En ces temps d'imposture universelle, dire la vérité est un acte révolutionnaire (G. Orwell)

Le cardinal Renato Raffaele Martino affirme que dans le cas de Saddam Hussein, la peine de mort « n’est pas nécessaire ». Il recommande par ailleurs que les tribunaux ne soient pas aux mains des « vainqueurs » des conflits, pour sauvegarder leur impartialité.

Le président du conseil pontifical Justice et Paix a expliqué dans les colonnes du « Corriere della Sera »: « Lorsqu’elle n’est pas nécessaire, la peine de mort est un crime ; et dans ce cas, elle n’est pas nécessaire.
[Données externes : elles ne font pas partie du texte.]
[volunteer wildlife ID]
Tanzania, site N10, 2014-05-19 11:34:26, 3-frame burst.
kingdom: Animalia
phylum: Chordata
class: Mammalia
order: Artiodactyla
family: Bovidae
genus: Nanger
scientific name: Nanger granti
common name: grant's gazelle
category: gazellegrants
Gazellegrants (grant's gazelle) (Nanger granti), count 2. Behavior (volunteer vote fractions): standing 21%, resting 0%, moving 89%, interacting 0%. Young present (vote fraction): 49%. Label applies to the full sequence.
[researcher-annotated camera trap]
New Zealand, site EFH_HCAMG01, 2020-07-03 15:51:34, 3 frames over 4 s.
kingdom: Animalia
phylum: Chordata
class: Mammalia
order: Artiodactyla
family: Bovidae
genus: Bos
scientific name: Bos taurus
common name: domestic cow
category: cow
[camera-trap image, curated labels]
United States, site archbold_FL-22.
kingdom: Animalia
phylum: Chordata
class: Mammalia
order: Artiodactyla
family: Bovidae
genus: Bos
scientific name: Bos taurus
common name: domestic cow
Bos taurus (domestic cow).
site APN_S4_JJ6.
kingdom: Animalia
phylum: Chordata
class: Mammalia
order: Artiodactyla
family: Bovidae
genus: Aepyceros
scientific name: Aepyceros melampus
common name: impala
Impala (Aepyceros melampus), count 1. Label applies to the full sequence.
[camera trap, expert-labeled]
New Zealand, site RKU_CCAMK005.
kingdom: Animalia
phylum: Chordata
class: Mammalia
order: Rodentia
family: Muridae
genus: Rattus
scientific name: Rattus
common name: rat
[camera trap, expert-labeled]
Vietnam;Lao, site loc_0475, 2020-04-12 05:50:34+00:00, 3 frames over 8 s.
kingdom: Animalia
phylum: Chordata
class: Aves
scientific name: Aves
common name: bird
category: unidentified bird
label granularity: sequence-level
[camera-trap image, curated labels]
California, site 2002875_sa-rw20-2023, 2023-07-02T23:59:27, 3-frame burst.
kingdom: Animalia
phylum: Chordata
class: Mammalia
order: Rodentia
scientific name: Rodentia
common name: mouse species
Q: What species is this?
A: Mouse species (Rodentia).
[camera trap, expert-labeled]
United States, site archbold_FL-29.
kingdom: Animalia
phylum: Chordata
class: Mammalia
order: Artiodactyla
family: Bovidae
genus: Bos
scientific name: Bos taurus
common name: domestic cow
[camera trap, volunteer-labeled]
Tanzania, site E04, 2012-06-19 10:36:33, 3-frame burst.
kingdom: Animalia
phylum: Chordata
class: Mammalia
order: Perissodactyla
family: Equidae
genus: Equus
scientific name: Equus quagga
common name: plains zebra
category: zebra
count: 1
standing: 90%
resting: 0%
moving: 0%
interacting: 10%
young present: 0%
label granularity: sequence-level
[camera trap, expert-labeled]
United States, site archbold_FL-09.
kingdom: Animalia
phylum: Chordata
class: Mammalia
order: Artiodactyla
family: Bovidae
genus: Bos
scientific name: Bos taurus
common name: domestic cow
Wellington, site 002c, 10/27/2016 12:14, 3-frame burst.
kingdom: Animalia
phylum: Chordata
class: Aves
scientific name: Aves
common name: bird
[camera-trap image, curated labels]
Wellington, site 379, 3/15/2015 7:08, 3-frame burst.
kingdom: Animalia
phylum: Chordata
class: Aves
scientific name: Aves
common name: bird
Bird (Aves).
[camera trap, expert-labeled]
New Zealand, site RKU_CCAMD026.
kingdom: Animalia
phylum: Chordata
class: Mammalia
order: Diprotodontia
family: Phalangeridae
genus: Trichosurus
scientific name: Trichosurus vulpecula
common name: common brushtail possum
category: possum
Et ma conviction est qu’il est contradictoire de punir un crime par un autre, c’est céder à la logique de la vengeance, de l’œil pour œil, dent pour dent ».

La nouvelle de la condamnation de l’ancien chef de l’Etat irakien est parvenue en effet dimanche matin.

Pour le cardinal Martino, ce fut une erreur de ne pas confier le procès de Saddam Hussein à un tribunal international, comme celui de La Haye, qui, justement, « exclut la peine de mort, parmi les peines possibles ».

Le cardinal Martino voit en effet dans l’abolition de la peine de mort un « saut de civilisation », un saut que « le nouvel Irak n’a pas eu le temps de faire », et il serait décisif de faire un « autre pas en avant » en confiant les crimes politiques, et de guerre, à des tribunaux internationaux, en soustrayant le jugement au vainqueur ».

Dans cette optique, le cardinal Martino évoque les « limites évidentes » d’un procès comme celui de Nuremberg, au lendemain de la seconde guerre mondiale, en affirmant : « On ne peut pas confier une œuvre de justice, qui réclame impartialité de jugement – aux tribunaux des vainqueurs ».

Les « tribunaux de vainqueurs » devraient, affirme encore le cardinal Martino, « appartenir au passé », tout comme les guerres « appartiennent au passé ».

Le président de Justice et Paix espère pour l’humanité de demain que « dans le dépassement de l’usage de la force pour régler les conflits entre les peuples et le dépassement du principe de vengeance dans les jugements sur les responsabilités des chefs militaires et politiques ».

Mais si l’on n’applique pas la peine de mort à quelqu’un comme Saddam Hussein, à quel cas l’appliquer ? « Ce n’est pas la culpabilité de Saddam qui est en question, explique le cardinal Martino, mais la nécessité de la peine capitale. Selon la doctrine sociale de l’Eglise catholique, établie par Jean-Paul II, dans l’encyclique « Evangelium Vitae », il n’est pas légitime de mettre quelqu’un à mort lorsqu’il y a d’autres moyens pour l’empêcher de nuire, et cela vaut certainement pour Saddam Hussein. Vivant, il serait au contraire un avertissement pour tous depuis sa prison ».